その後、何を見ようと考えて、いったん「おもひでぽろぽろ」を見ようと思ったのですが、この映画も「耳をすませば」も現実的な世界がベースでしょ、そうするとなんとなくお互いの印象が薄くなっちゃうなって。三色すみれ風呂も、プーマの運動靴も、ひょっこりひょうたん島の歌も混ぜ混ぜになっちゃうのは屋だなって。

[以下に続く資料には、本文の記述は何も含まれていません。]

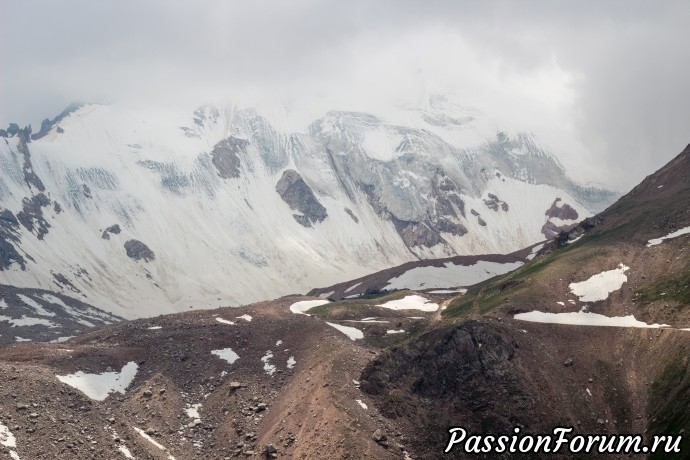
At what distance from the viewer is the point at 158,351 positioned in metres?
106

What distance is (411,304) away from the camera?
16262cm

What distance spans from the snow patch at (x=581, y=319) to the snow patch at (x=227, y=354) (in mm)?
41587

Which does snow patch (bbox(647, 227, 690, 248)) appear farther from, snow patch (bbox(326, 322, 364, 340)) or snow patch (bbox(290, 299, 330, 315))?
snow patch (bbox(290, 299, 330, 315))

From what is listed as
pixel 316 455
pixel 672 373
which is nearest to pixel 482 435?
pixel 316 455

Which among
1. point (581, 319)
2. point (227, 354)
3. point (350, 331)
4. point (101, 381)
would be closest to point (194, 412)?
point (101, 381)

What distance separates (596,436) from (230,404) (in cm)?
4260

なので、「ゲド戦記」をチョイス。ファンタジーの世界だし、ジブリにあってこの映画はちょっと不気味感が強いので。最初見た時はあんまり好きになれなかったんですよね。話がぶつぶつ途切れる感じがあるし、他のジブリ作品が物語の中から何かを感じ取ってほしいみたいなものがあるのに、この映画は結構それを言葉で伝えてくれるストレートさに苦手意識が働いたのかなって。また、箸休めみたいなつい笑ってしまう場面がないのも他のジブリ作品とは違うかなって。みんなが真面目過ぎるっていうのかな。

けど、今回はその伝えてくる言葉を真摯に受け止めてこの映画を見ようと思ったんですね。この作品が伝えたい言葉。多分この作品って、生きていく上では辛いけれど、じゃその世界で生きるならどうすれば生き抜くとはを言いたい気がします。そうするとこの登場人物はみんな現代に生きる人々と同じなんだなって。現実逃避で薬物に逃げ込む人、自分の中にある影の部分を認めれずに怯える人、迎え来る終わりの存在を受け入れられずに抗う人、バランスの崩れた中でその均等を保つ方法を探す人、労働力としてしかその存在意義を認められない人。この世界の縮図があの映画にあるのだと思うと、見ていて面白いなって。

ただ怖いですよね。黒い眼の穴になってしまったアレンとか、クモの姿がね。心をえぐられる気持ちになってしまうのは、もしかしたらそんな暗闇が僕の中に潜んでいるからかもしれませんね。

大人になってみるジブリって、子供のころとは違った思いで見られてお勧めですよ。